Die CDU auf jeden Fall stellt keinen der hessischen Oberbürgermeister mehr. Am Wochenende der Stichwahl in Wiesbaden fand in Hanau der Landesparteitag der SPD statt, für die ihr Vorsitzender Thorsten Schäfer-Gümbel als Spitzenkandidat ins Rennen um Hessen geht. In Hanau hatte der Kanzlerkandidat Peer Steinbrück deshalb ausgerufen: „Wir beide wollen gewinnen und uns hinterher wiederfinden in einer rot-grünen Bundesregierung!“, was ein enges Bündnis im Wahlkampf nach sich ziehen wird, da Steinbrück in Hessen wohlgelitten ist und Überschriften wie „Diesmal kein Fettnäpfchen“ dem Kandidaten Steinbrück eher nützen als schaden. In Hessen. Denn hierzulande hat man es gerne offen und mag das Verschwimmelte nur so lange, bis man es durchschaut.
Thematisch liegt man sowieso dicht beieinander. Soziale Gerechtigkeit ist eine Leitlinie, Gleichberechtigung von Geschlechtern und Bevölkerungsgruppen auch, die Steuern für Wohlhabende rauf, die für Minderbemittelte runter, ist auch eine gemeinsame Devise.

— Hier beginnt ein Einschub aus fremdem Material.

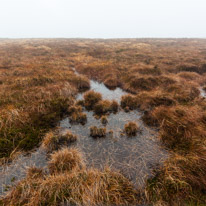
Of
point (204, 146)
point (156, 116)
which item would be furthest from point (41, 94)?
point (204, 146)

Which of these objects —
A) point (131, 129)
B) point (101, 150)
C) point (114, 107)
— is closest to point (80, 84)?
point (114, 107)

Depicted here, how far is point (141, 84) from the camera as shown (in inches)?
566

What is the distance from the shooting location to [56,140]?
21.3 ft

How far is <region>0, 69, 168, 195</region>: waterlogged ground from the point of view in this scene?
499 centimetres

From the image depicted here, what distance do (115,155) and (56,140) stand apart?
3.37 m

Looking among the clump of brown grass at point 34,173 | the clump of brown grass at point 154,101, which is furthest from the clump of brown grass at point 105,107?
the clump of brown grass at point 34,173

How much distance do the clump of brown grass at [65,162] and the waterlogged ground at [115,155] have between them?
439 millimetres

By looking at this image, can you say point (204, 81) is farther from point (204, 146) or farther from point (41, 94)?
point (41, 94)

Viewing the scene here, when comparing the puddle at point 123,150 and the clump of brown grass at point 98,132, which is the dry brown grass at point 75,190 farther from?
the clump of brown grass at point 98,132

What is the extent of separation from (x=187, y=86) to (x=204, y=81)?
4809mm

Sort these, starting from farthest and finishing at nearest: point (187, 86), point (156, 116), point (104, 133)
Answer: point (187, 86)
point (156, 116)
point (104, 133)

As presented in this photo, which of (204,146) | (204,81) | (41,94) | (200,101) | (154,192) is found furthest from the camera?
(204,81)

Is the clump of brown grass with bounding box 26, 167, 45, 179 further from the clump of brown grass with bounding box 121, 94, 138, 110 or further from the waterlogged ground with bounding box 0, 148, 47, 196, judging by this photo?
the clump of brown grass with bounding box 121, 94, 138, 110

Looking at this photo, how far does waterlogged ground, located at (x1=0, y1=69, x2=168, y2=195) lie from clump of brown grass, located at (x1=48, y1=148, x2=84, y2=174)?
439 millimetres
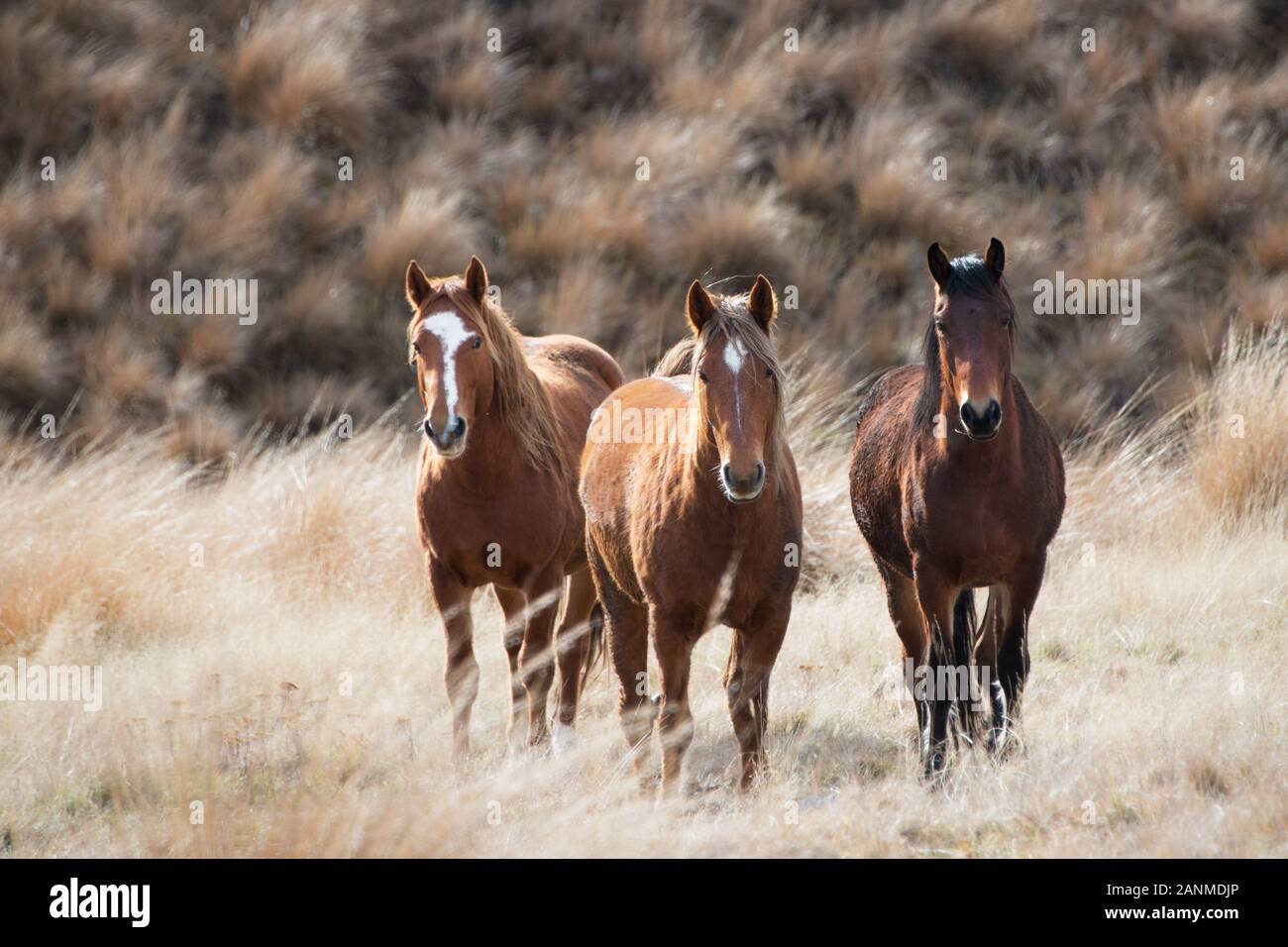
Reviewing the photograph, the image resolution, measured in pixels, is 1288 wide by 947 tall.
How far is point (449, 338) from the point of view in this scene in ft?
17.6

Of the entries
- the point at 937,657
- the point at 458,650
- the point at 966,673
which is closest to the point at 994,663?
the point at 966,673

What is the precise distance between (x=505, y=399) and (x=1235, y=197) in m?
9.73

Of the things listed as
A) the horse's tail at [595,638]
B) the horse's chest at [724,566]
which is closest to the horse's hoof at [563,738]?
the horse's tail at [595,638]

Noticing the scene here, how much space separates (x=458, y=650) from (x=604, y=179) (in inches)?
316

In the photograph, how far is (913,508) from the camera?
5.15 m

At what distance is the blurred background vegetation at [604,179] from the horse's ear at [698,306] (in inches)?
248

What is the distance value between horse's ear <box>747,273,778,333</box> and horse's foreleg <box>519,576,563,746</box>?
151 centimetres

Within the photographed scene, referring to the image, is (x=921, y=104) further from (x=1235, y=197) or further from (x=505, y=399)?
(x=505, y=399)

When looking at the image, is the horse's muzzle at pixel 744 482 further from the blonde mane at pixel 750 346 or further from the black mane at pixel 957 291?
the black mane at pixel 957 291

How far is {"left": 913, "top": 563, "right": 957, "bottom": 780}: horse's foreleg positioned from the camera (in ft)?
16.7

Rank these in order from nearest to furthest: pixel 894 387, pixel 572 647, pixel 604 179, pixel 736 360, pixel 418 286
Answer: pixel 736 360, pixel 418 286, pixel 572 647, pixel 894 387, pixel 604 179

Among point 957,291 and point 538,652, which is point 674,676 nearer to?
point 538,652

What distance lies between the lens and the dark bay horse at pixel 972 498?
493 centimetres

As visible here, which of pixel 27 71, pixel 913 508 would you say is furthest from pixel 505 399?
pixel 27 71
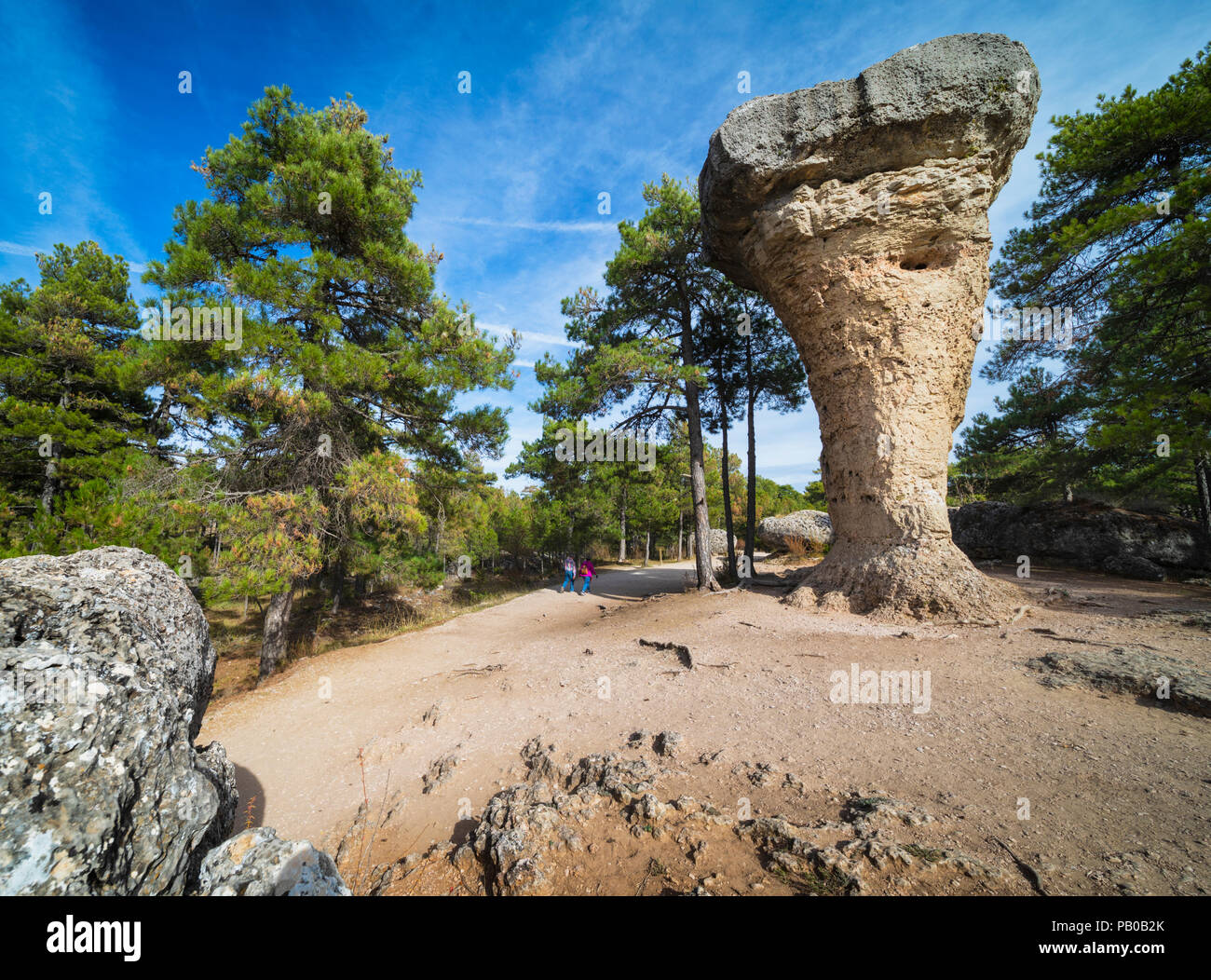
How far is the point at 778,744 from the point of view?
163 inches

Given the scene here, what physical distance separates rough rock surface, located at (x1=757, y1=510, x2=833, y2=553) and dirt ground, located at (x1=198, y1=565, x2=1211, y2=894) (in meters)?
12.4

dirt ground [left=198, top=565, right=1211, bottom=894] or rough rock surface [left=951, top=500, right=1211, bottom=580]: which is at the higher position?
rough rock surface [left=951, top=500, right=1211, bottom=580]

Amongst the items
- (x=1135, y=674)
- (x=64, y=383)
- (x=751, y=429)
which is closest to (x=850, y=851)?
(x=1135, y=674)

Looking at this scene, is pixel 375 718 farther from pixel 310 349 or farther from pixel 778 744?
pixel 310 349

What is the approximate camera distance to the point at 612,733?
484 centimetres

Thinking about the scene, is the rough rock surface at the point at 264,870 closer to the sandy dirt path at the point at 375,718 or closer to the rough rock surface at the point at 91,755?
the rough rock surface at the point at 91,755

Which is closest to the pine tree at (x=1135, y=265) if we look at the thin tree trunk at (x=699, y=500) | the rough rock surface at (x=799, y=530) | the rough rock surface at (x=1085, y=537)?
the rough rock surface at (x=1085, y=537)

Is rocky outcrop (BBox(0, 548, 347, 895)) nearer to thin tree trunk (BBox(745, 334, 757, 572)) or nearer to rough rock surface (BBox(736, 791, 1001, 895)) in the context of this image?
rough rock surface (BBox(736, 791, 1001, 895))

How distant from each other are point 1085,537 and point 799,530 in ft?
34.3

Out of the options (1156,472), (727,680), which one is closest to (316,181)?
(727,680)

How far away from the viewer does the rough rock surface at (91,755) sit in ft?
5.52

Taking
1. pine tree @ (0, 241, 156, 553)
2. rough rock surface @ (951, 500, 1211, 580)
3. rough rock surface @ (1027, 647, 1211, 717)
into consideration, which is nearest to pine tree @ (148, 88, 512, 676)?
pine tree @ (0, 241, 156, 553)

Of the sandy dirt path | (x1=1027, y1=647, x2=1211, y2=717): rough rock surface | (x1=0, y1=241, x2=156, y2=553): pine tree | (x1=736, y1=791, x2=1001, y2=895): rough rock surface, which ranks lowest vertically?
the sandy dirt path

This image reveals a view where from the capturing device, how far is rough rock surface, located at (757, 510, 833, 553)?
2148 centimetres
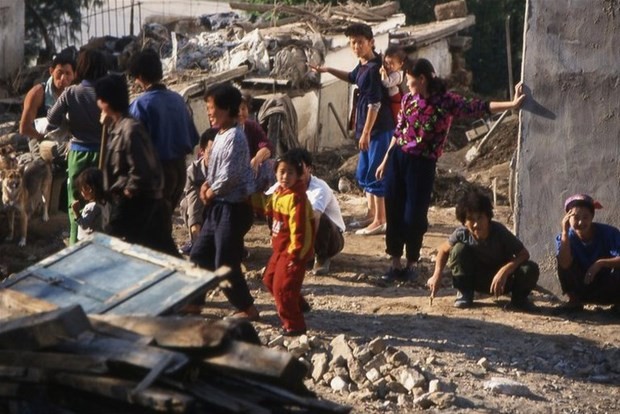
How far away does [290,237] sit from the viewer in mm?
8367

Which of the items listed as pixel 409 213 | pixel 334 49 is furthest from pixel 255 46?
pixel 409 213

Die beiden Kandidaten sind sich darüberhinaus einig, was zuvörderst abgeschafft gehört: das neue Betreuungsgeld und was für die Kitas derzeit noch übrig bleibt. Neben dem Programm gab es auch personelle Einigkeit. Der 'emeritierte' Landesfürst von Rheinland-Pfalz, Kurt Beck, erhielt die Holger-Börne-Medaille, in Gedenken an den Ministerpräsidenten des Landes Hessen von 1976 bis 1987. Das hat seinen tieferen Grund darin, daß ähnlich und doch anders wie das Trauma von 2007, der verhinderten Wahl eines SPD-OB in Wiesbaden, Kurt Beck eine hervorragend Rolle spielte, als die SPD-Frontfrau Andrea Ypsilanti nach allen Regeln der fiesen Kunst in Hessen von den Medien und der CDU demontiert wurde. Mutwillig, das weiß jeder, aber mit Erfolg.
Hessen bleibt also auch in den nächsten Monaten spannend. Erst recht, wenn Peer Steinbrück öfter mal vorbeikommt. Außerdem darf man gespannt sein, was der neue SPD Oberbürgermeister in Frankfurt, Peter Feldmann, mit den Wiesbadenern im Verbund für die Region vorschlägt, nachdem der Schulterschluß mit den Offenbachern und OB Horst Schneider schon gekappt hat.
P.S. Ganz nett unser Foto der siegesfreudigen Rotbeschlippsten. Allerdings ist man so viele Männer auf einen Streich ohne politische Frauen eigentlich nur aus der CDU und FDP gewohnt.